Wednesday, April 20, 2016

Managing the state of mutable components in NixOS configurations with Dysnomia


In an old blog post (and research paper) from a couple of years ago, I have described a prototype version of Dysnomia -- a toolset that can be used to deploy so-called "mutable components". In the middle of last year, I have integrated the majority of its concepts into the mainstream version of Dysnomia, because I had found some practical use for it.

So far, I have only used Dysnomia in conjunction with Disnix -- Disnix executes all activities required to deploy a service-oriented system, such as:

  • Building services and their intra-dependencies from source code. By default, Disnix performs the builds on the coordinator machine, but can also optionally delegate them to target machines in the network.
  • Distributing services and their intra-dependency closures to the appropriate target machines in the network.
  • Activating newly deployed services, and deactivating obsolete services.
  • Optionally snapshotting, transferring and restoring the state of services (or a subset of services) that have moved from a target machine to another.

For carrying out the building and distribution activities, Disnix invokes the Nix package manager as it provides a number of powerful features that makes deployment of packages more reliable and reproducible.

However, not all activities required to deploy service-oriented systems are supported by Nix and this is where Dysnomia comes in handy -- one of Dysnomia's objectives is to uniformly activate and deactivate mutable components in containers by modifying the latter's state. The other objective is to uniformly support snapshotting and restoring the state of mutable components deployed in a container.

The definitions of mutable components and containers are deliberately left abstract in a Dysnomia context. Basically, they can represent anything, such as:

  • A MySQL database schema component and a MySQL DBMS container.
  • An Java web application component (WAR file) and an Apache Tomcat container.
  • A UNIX process component and a systemd container.
  • Even NixOS configurations can be considered mutable components.

To support many kinds of component and container flavours, Dysnomia has been designed as a plugin system -- each Dysnomia module has a standardized interface (basically a process taking two standard command line parameters) and implement a set of standard deployment activities (e.g. activate, deactivate, snapshot and restore) for each type of container.

Despite the fact that Dysnomia has originally been designed for use with Disnix (the package was historically known as Disnix activation scripts), it can also be used a standalone tool or in combination with other deployment solutions. (As a sidenote: the reason why I picked the name Dysnomia is, because like Nix, it is the name of a moon of a Trans-Neptunian object).

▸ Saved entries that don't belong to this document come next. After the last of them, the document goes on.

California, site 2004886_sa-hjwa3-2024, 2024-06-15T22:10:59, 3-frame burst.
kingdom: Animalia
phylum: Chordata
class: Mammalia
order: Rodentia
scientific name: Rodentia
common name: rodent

Similar to Disnix, when deploying NixOS configurations, all activities to deploy the static parts of a system are carried out by the Nix package manager.

However, in the final step (the activation step) a big generated shell script is executed that is responsible for deploying the dynamic parts of a system, such as the updating the GRUB bootloader, reloading systemd units, creating folders that store variable data (e.g. /var), creating user accounts and so on.

In some cases, it may also be desired to deploy mutable components as part of a NixOS system configuration:

  • Some systems are monolithic and cannot be be decomposed into services (i.e. distributable units) of deployment.
  • Some NixOS modules have scripts to initialize the state of a system service on first startup, such as a database, but do it in their own ad-hoc way, e.g. there is no real formalism behind it.
  • You may also want to use Dysnomia's (primitive) snapshotting facilities for backup purposes.

Recently I did some interesting experiments with Dysnomia on NixOS-level. In this blog post, I will show how Dysnomia can be used in conjunction with NixOS.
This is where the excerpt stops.